Per Sandro Bondi, invece, Epifani non sa. “Il suo ragionamento continua a svilupparsi sulla base di una logica puramente formale che ignora la sostanza delle questioni che da decenni agitano la vita politica italiana. Senza adottare una visione di carattere storico, secondo una logica di responsabilità nazionale, non usciremo mai dalle secche di una situazione senza vie d’uscita e senza vinti nè vincitori”.

Duro anche il parlamentare Maurizio Bianconi: “Guglielmo Epifani, già segretario generale della Cgil e oggi segretario pro tempore del Pd, ci inonda di sciocchezze. Fra i miei colleghi di partito c’è chi si indigna o chi si arrabbia. Io no. Mi viene sempre in mente la frase di Bettino Craxi: i sindacalisti quando fanno i sindacalisti sono dei grandissimi rompicoglioni, quando entrano in politica restano dei grandissimi coglioni”.

Per Luigi Zanda, simili “attacchi violenti rivolti da una pattuglia di dirigenti del Pdl” al segretario Epifani “tradiscono un eccesso d’ansia e rischiano di avere effetti destabilizzanti proprio in una fase nella quale la stabilità dovrebbe essere un valore preminente”.

Roberto Speranza, presidente dei deputati Pd, invita il Pdl “ad abbassare i toni e a evitare assurdi e del tutto inopportuni attacchi a Guglielmo Epifani” ricordando che il segretario “ha affermato una verità molto semplice: che in uno stato democratico tutti i cittadini sono uguali davanti alla legge e che le sentenze vanno rispettate, anche se sono scomode”.

Sulla stessa linea Davide Zoggia, responsabile organizzazione del Pd: “Le reazioni scomposte e incivili del Pdl all’intervista di Epifani sono inaccettabili. Il principio di legalità deve essere difeso, non messo in discussione. Questo, con buona pace di chi oggi pare dimenticarsene, è un fondamento della democrazia”.

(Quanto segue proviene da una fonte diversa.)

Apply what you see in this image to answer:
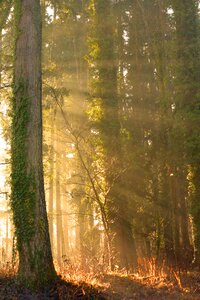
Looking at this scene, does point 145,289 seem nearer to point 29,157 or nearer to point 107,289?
point 107,289

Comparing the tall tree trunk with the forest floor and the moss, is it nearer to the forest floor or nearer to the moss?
the forest floor

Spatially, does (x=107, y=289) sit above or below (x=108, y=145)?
below

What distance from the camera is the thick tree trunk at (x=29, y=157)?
8.21 m

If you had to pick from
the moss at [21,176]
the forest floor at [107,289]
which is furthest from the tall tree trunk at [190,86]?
the moss at [21,176]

Plauso a Epifani da Anna Finocchiaro. “Difendere il principio di legalità non è né una provocazione, né un calcio alla stabilità” afferma la presidente Pd della Commissione Affari costituzionali del Senato, “In una democrazia, di fronte alla legge, non ci sono cittadini di serie A o di serie B. Credo che il Pdl sia consapevole di questa ovvietà. Penso che, in queste difficili giornate, sarebbe il caso di abbassare i toni. I principi democratici, che sono sostanza e non solo forma, valgono per tutti”.

Mentre Marina Sereni, vicepresidente della Camera,sottoninea che è “assurdo che si scateni una polemica sulle parole del segretario del Pd Epifani quando dice che le sentenze vanno rispettate e che la legalità  è un principio irrinunciabile.